'''
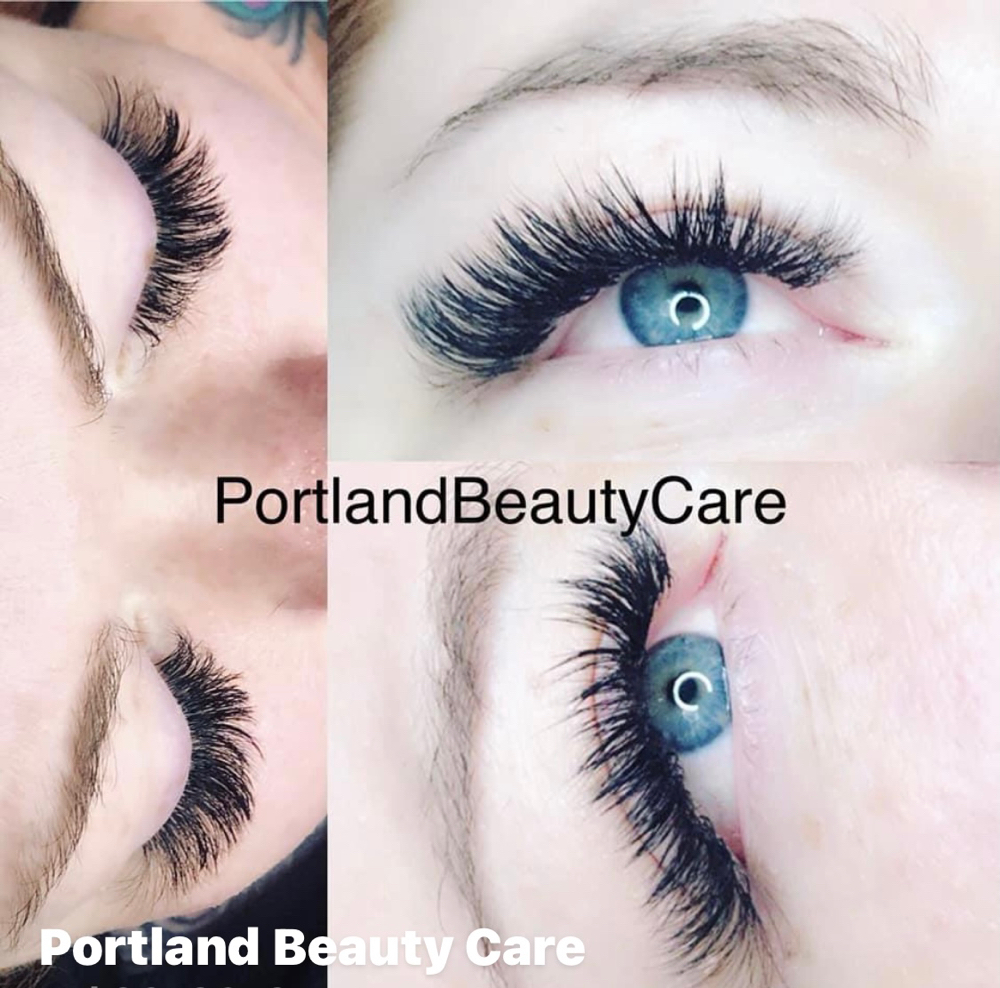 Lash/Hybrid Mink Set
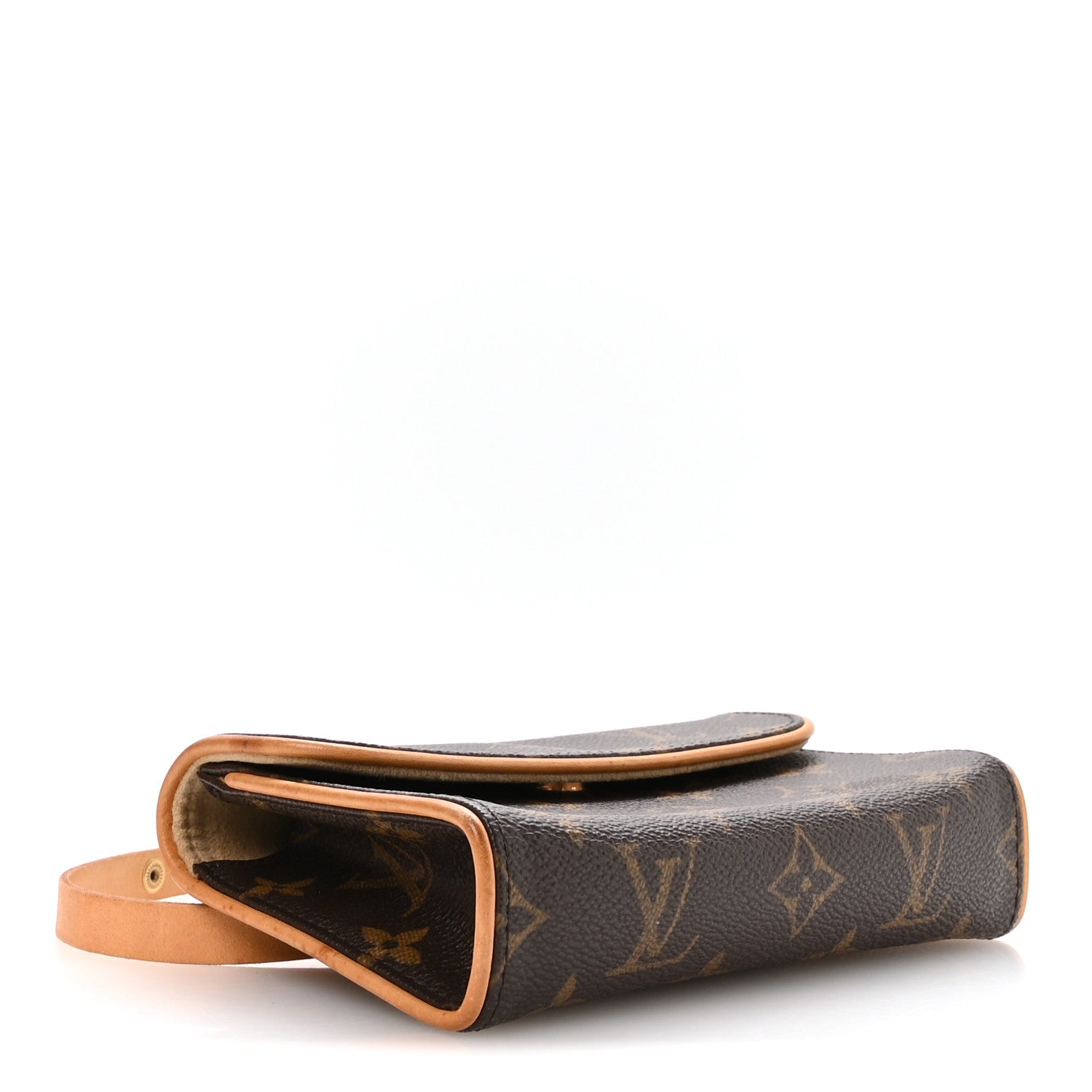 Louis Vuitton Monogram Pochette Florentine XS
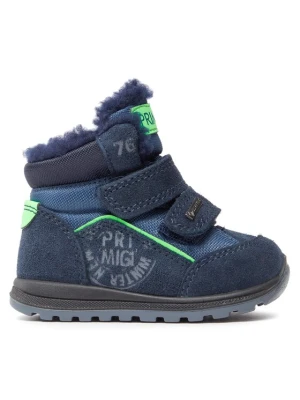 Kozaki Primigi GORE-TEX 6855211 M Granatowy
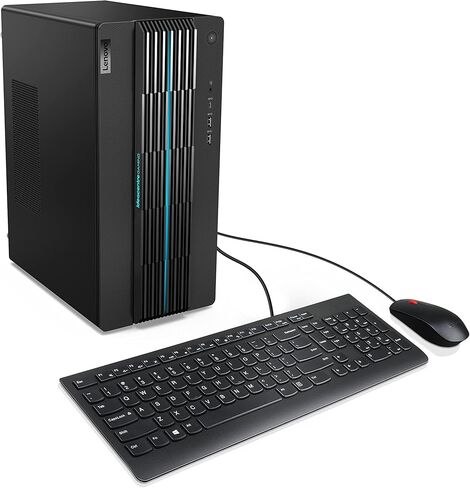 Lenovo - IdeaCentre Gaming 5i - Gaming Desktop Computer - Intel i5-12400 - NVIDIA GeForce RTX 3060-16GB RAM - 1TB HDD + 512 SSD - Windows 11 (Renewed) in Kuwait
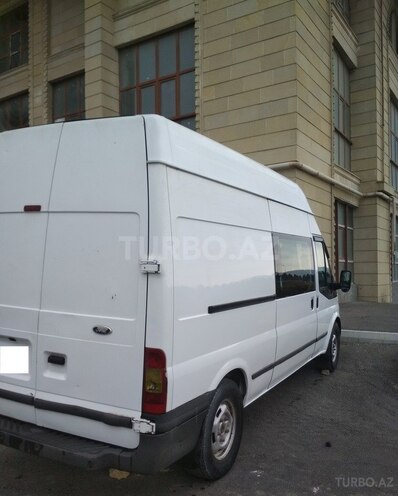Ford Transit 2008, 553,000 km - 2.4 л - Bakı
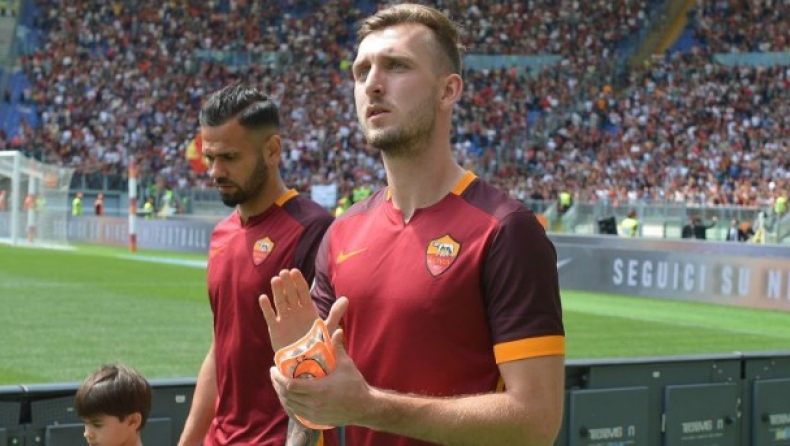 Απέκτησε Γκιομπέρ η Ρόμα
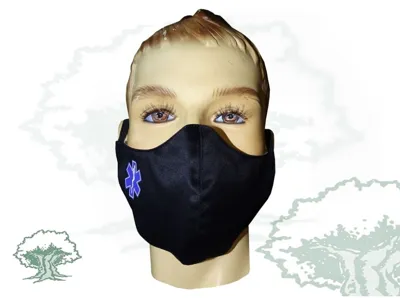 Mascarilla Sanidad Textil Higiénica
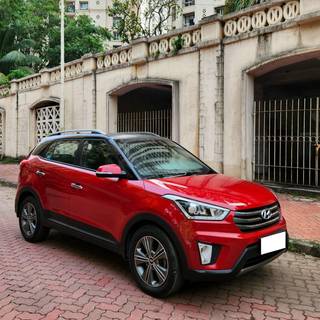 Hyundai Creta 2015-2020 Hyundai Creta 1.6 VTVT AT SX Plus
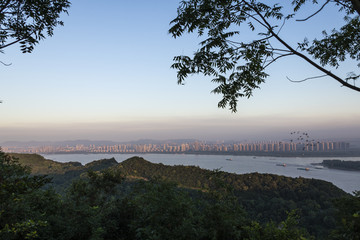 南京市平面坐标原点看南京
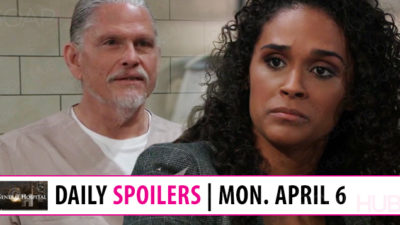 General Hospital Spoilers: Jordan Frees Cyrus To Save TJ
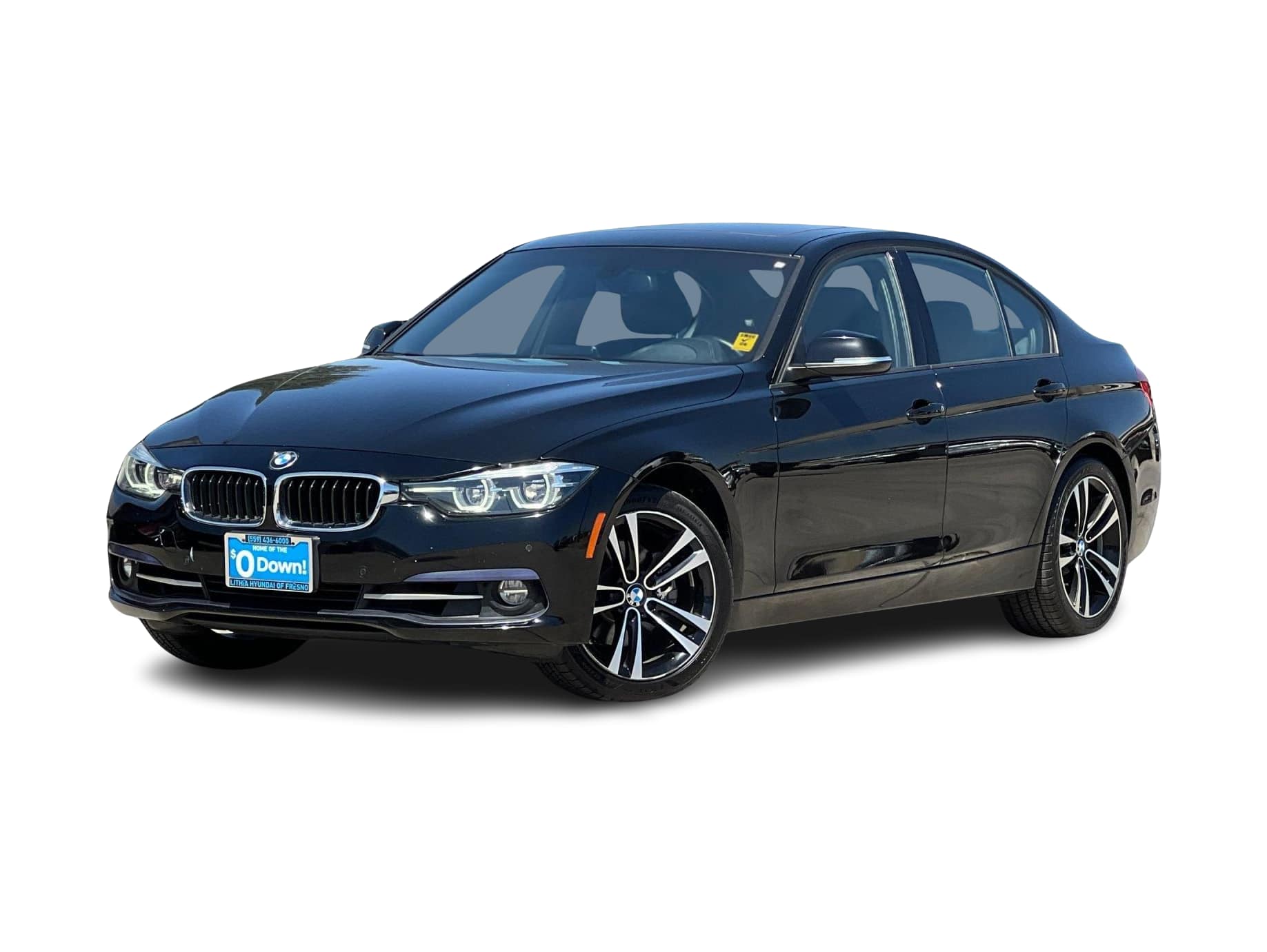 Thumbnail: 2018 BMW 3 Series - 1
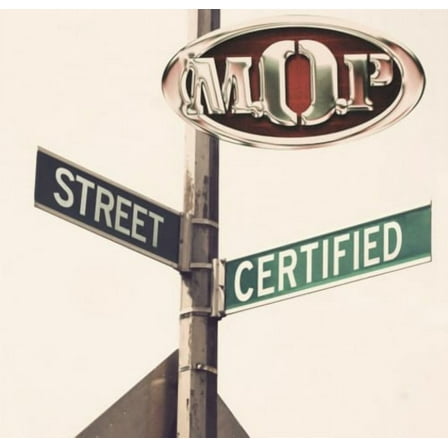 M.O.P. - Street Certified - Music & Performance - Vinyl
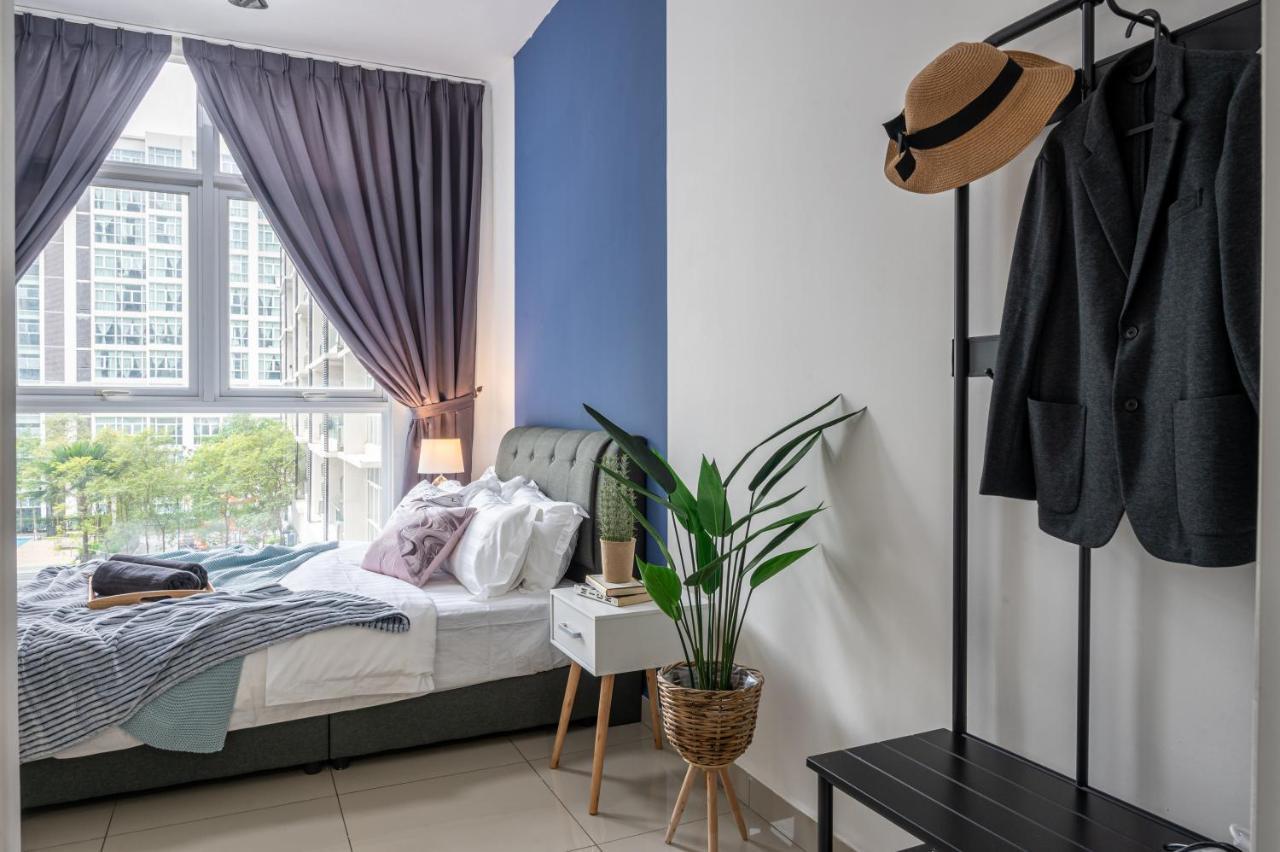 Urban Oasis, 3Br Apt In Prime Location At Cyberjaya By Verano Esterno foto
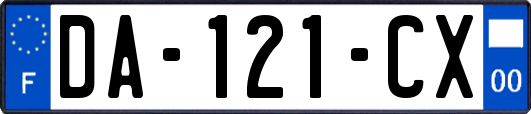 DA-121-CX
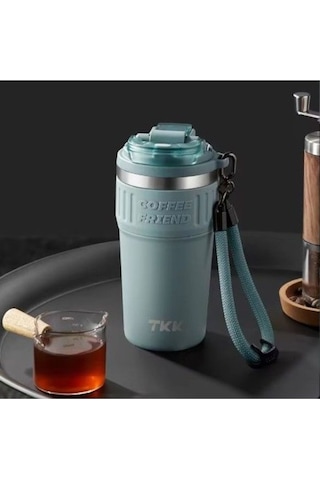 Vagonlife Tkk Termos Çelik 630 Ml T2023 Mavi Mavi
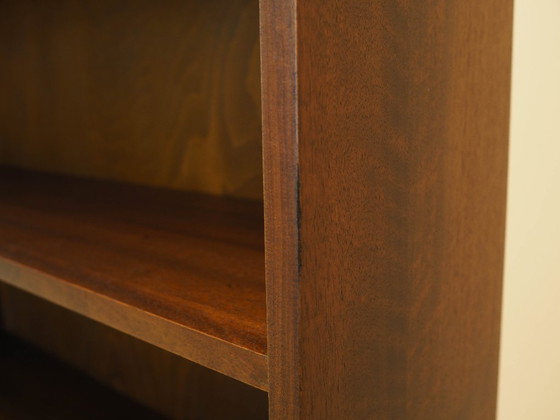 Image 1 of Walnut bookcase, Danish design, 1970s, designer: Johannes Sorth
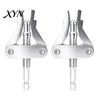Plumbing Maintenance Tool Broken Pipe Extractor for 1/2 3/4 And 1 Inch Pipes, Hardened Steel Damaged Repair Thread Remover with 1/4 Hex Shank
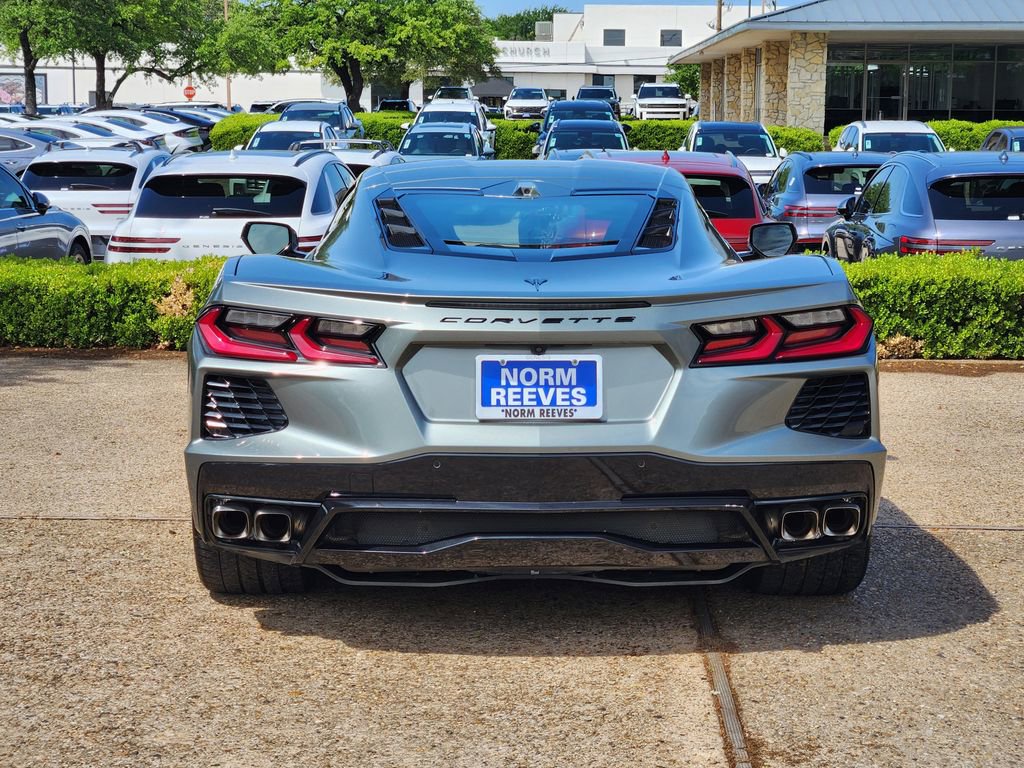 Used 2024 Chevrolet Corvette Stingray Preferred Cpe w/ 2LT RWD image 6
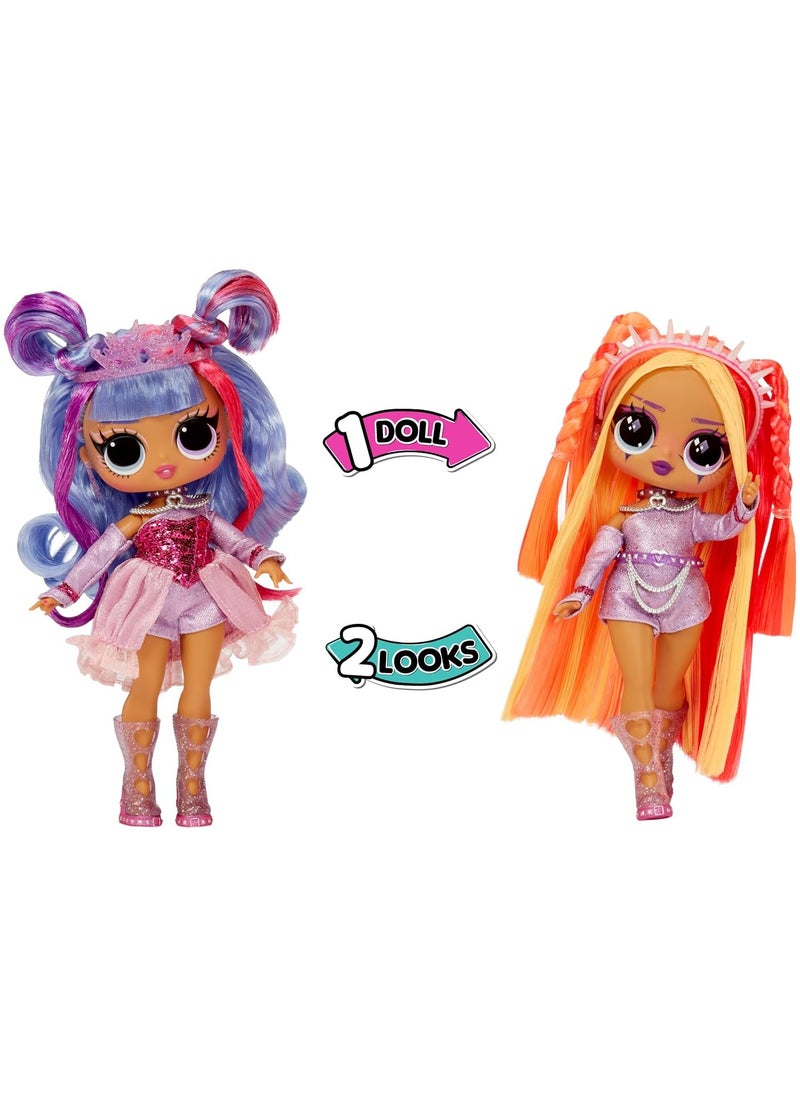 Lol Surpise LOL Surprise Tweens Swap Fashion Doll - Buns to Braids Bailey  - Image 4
'''
**Instructions for the task:** Arrange the items from the start of the list through the line with "Thumbnail: 2018 BMW 3 Series - 1" as a Markdown table with the columns Row and Caption, numbering each row and skipping blank lines. Leave the pictures out.

**Your response:**
| Row | Caption |
|---|---|
| 1 |  Lash/Hybrid Mink Set |
| 2 |  Louis Vuitton Monogram Pochette Florentine XS |
| 3 |  Kozaki Primigi GORE-TEX 6855211 M Granatowy |
| 4 |  Lenovo - IdeaCentre Gaming 5i - Gaming Desktop Computer - Intel i5-12400 - NVIDIA GeForce RTX 3060-16GB RAM - 1TB HDD + 512 SSD - Windows 11 (Renewed) in Kuwait |
| 5 | Ford Transit 2008, 553,000 km - 2.4 л - Bakı |
| 6 |  Απέκτησε Γκιομπέρ η Ρόμα |
| 7 |  Mascarilla Sanidad Textil Higiénica |
| 8 |  Hyundai Creta 2015-2020 Hyundai Creta 1.6 VTVT AT SX Plus |
| 9 |  南京市平面坐标原点看南京 |
| 10 |  General Hospital Spoilers: Jordan Frees Cyrus To Save TJ |
| 11 |  Thumbnail: 2018 BMW 3 Series - 1 |